Because of the inherent randomness in the Approximate Maximum k-Cut algorithm (unless having concurrency = 1 and fixed randomSeed), running it another time might yield a different solution. For our case here it would be equally plausible to get the inverse solution, i.e. when our community 0 nodes are mapped to community 1 instead, and vice versa. Note however, that for that solution the cut cost would remain the same.

4.4. Stream

In the stream execution mode, the algorithm returns the approximate maximum k-cut for each node. This allows us to inspect the results directly or post-process them in Cypher without any side effects.

For more details on the stream mode in general, see Stream.

The following will run the algorithm in stream mode using default configuration parameters:
CALL gds.alpha.maxkcut.stream('myGraph')
YIELD nodeId, communityId
RETURN gds.util.asNode(nodeId).name AS name, communityId
Table 14. Results
name communityId

"Alice"

0

"Bridget"

0

"Charles"

0

"Doug"

1

"Eric"

1

"Fiona"

1

"George"

1

We can see that the result is what we expect, namely the same as in the mutate unweighted example.

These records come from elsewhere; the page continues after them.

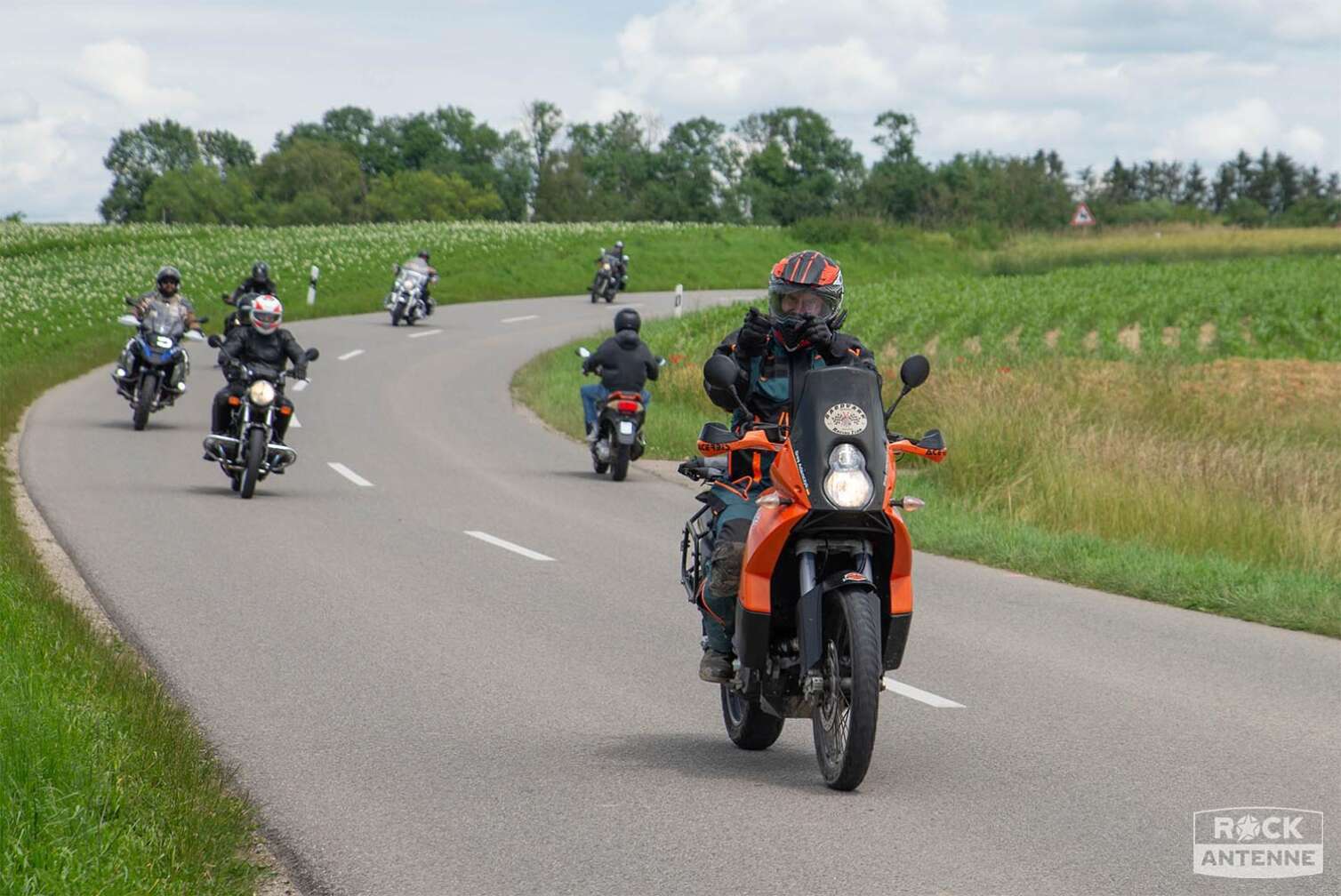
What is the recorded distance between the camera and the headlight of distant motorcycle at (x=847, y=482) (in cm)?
595

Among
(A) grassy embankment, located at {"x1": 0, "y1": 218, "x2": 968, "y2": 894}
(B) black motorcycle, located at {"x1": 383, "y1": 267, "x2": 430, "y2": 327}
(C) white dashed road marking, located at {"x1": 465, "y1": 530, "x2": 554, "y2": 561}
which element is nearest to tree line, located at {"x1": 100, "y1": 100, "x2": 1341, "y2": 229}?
(A) grassy embankment, located at {"x1": 0, "y1": 218, "x2": 968, "y2": 894}

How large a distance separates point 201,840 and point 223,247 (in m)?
60.9

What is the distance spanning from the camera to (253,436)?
16531 millimetres

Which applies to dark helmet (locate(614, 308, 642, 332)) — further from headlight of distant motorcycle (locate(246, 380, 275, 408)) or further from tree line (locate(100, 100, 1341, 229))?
tree line (locate(100, 100, 1341, 229))

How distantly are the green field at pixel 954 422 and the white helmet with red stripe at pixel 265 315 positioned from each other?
8.96ft

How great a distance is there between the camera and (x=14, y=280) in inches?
1991

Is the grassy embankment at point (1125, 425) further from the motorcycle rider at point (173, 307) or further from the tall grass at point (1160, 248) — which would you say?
the tall grass at point (1160, 248)

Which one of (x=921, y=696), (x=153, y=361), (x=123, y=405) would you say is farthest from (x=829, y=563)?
(x=123, y=405)

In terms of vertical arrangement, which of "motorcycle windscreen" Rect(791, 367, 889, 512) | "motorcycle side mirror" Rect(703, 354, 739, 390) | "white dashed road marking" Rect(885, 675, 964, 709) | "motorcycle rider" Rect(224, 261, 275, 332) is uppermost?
"motorcycle side mirror" Rect(703, 354, 739, 390)

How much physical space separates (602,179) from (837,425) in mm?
144429

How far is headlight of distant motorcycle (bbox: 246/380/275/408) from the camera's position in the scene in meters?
16.5

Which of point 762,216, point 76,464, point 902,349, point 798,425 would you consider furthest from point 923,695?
point 762,216

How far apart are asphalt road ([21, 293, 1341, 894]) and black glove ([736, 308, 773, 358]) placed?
1.58m

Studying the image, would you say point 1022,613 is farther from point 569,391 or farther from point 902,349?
point 902,349
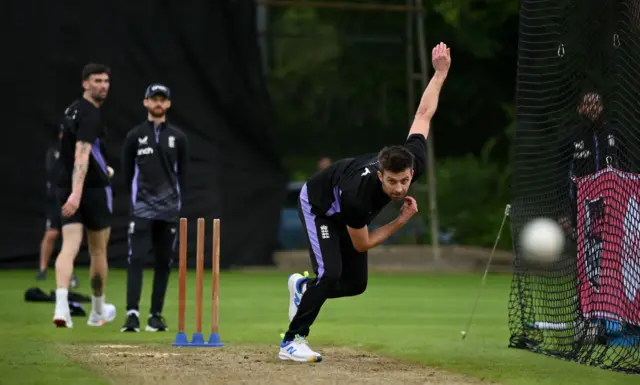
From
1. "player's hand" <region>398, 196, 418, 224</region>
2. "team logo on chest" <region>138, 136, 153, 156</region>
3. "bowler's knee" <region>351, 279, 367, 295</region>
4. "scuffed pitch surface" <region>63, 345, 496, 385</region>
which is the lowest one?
"scuffed pitch surface" <region>63, 345, 496, 385</region>

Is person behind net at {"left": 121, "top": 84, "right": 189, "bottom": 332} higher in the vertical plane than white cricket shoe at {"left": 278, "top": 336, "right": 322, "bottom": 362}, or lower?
higher

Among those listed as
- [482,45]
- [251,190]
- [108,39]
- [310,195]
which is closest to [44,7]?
[108,39]

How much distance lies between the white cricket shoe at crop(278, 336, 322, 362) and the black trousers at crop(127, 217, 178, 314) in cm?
255

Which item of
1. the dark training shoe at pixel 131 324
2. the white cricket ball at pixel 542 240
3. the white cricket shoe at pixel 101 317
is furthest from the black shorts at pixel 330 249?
the white cricket shoe at pixel 101 317

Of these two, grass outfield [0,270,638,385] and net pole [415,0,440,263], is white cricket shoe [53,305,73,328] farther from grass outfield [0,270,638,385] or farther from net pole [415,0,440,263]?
net pole [415,0,440,263]

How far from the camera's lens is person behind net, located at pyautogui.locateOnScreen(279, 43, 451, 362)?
895 cm

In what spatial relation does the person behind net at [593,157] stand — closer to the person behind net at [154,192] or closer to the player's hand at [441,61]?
the player's hand at [441,61]

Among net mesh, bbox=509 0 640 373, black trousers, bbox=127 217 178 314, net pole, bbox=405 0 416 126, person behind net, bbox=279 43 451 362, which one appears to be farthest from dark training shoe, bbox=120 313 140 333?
net pole, bbox=405 0 416 126

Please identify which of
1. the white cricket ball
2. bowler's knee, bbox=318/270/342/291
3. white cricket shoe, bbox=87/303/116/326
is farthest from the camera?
white cricket shoe, bbox=87/303/116/326

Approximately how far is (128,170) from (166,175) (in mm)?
336

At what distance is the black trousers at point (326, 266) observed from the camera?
30.7 feet

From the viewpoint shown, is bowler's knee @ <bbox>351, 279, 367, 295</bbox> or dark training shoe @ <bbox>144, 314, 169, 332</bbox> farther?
dark training shoe @ <bbox>144, 314, 169, 332</bbox>

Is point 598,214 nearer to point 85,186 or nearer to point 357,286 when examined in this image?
point 357,286

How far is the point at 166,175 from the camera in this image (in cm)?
1195
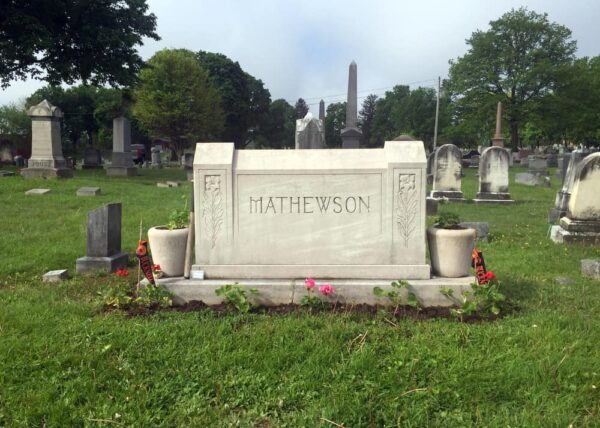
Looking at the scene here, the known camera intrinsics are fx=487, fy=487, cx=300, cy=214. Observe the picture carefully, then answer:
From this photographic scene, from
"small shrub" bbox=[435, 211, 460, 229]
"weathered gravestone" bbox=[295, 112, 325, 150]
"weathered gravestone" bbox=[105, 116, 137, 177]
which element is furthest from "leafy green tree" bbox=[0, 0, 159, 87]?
"small shrub" bbox=[435, 211, 460, 229]

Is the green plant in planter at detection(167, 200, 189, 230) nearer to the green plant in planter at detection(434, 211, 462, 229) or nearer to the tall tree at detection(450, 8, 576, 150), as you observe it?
the green plant in planter at detection(434, 211, 462, 229)

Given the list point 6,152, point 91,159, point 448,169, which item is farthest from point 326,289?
point 6,152

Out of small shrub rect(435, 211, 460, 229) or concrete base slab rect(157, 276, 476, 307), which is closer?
concrete base slab rect(157, 276, 476, 307)

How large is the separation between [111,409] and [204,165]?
2458mm

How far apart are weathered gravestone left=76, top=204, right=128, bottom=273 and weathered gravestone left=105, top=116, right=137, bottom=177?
1600 cm

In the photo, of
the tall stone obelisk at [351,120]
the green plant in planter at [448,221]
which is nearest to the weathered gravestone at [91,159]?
the tall stone obelisk at [351,120]

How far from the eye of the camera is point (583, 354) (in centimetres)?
358

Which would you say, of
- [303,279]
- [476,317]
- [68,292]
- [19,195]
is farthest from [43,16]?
[476,317]

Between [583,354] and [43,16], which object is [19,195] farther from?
[583,354]

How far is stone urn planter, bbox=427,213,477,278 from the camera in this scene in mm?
4766

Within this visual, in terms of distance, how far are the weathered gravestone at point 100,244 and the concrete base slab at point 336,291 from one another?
1976 millimetres

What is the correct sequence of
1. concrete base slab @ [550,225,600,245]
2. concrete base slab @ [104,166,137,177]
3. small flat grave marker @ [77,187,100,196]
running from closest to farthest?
concrete base slab @ [550,225,600,245], small flat grave marker @ [77,187,100,196], concrete base slab @ [104,166,137,177]

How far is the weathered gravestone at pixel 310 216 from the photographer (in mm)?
4805

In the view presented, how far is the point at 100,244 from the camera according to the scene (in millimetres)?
6367
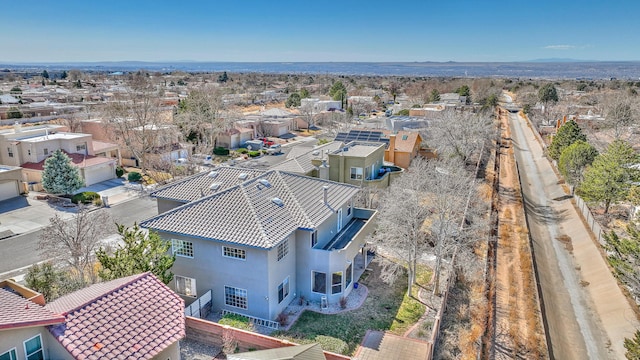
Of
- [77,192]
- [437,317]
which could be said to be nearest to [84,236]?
[437,317]

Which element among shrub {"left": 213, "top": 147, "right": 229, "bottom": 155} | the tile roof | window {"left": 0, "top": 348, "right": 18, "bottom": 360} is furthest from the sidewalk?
window {"left": 0, "top": 348, "right": 18, "bottom": 360}

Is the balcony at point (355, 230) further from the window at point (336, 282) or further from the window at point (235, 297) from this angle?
the window at point (235, 297)

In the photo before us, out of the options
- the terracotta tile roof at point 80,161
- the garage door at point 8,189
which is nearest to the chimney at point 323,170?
the terracotta tile roof at point 80,161

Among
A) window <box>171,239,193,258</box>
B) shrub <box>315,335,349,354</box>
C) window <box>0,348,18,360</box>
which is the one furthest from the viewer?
window <box>171,239,193,258</box>

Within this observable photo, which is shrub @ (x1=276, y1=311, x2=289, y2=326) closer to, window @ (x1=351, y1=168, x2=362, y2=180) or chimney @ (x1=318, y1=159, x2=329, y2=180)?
chimney @ (x1=318, y1=159, x2=329, y2=180)

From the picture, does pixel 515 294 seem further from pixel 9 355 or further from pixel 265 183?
pixel 9 355
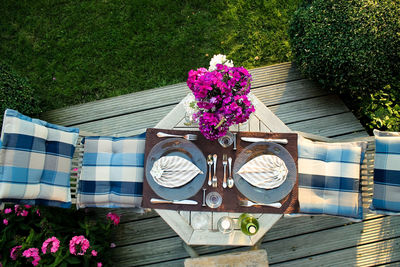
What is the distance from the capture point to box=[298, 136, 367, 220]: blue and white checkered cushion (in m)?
1.94

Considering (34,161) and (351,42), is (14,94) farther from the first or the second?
(351,42)

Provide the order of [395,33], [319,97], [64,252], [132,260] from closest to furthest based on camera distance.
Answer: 1. [64,252]
2. [395,33]
3. [132,260]
4. [319,97]

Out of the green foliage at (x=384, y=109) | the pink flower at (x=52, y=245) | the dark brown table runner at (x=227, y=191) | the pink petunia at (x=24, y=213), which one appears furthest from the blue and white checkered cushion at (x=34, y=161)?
the green foliage at (x=384, y=109)

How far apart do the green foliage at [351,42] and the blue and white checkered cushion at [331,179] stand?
0.68 metres

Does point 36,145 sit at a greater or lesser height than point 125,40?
lesser

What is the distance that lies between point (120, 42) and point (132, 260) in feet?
6.84

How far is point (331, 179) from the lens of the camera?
6.41ft

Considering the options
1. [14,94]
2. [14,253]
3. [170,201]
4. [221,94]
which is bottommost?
[14,253]

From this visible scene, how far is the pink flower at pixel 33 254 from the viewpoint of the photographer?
1.88m

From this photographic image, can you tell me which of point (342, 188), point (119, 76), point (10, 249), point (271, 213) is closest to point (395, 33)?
point (342, 188)

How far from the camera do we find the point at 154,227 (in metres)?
2.64

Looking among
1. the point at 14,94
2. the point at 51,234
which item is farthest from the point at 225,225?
the point at 14,94

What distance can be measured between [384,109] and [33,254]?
2.89 meters

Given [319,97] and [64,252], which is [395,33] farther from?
[64,252]
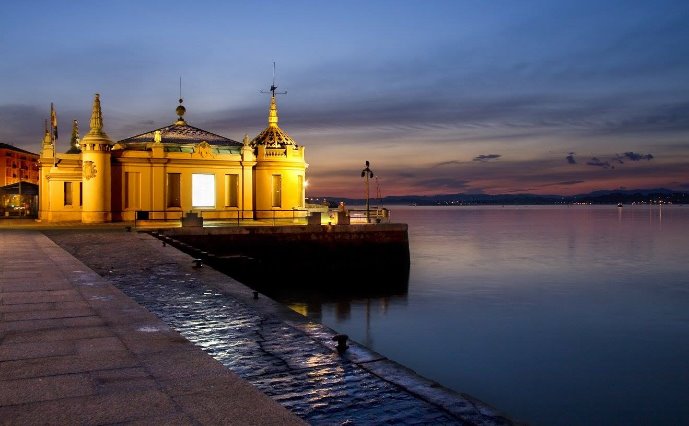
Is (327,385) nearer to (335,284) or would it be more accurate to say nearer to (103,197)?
(335,284)

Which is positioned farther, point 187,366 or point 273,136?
point 273,136

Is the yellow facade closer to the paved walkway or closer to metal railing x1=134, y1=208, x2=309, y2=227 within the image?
metal railing x1=134, y1=208, x2=309, y2=227

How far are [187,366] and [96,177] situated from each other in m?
33.0

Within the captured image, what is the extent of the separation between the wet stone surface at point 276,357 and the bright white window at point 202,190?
23.3 m

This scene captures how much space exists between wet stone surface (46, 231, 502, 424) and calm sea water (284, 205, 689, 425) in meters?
5.44

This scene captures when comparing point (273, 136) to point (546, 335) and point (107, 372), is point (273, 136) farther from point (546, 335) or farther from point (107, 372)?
point (107, 372)

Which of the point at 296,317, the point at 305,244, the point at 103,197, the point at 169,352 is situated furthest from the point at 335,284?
Answer: the point at 169,352

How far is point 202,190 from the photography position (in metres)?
40.4

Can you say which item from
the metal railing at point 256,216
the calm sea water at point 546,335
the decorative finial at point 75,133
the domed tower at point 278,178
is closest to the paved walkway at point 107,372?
the calm sea water at point 546,335

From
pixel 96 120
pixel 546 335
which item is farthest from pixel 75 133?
pixel 546 335

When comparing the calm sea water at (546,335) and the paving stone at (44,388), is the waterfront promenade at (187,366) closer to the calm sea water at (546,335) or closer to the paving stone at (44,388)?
the paving stone at (44,388)

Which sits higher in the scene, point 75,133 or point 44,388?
point 75,133

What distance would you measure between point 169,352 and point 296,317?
4110 mm

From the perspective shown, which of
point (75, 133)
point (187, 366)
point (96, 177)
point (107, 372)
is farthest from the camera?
point (75, 133)
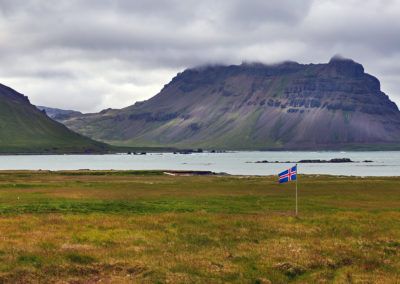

Because of the inherent randomness in the Approximate Maximum k-Cut algorithm (unless having concurrency = 1 and fixed randomSeed), running it another time might yield a different solution. For our case here it would be equally plausible to get the inverse solution, i.e. when our community 0 nodes are mapped to community 1 instead, and vice versa. Note however, that for that solution the cut cost would remain the same.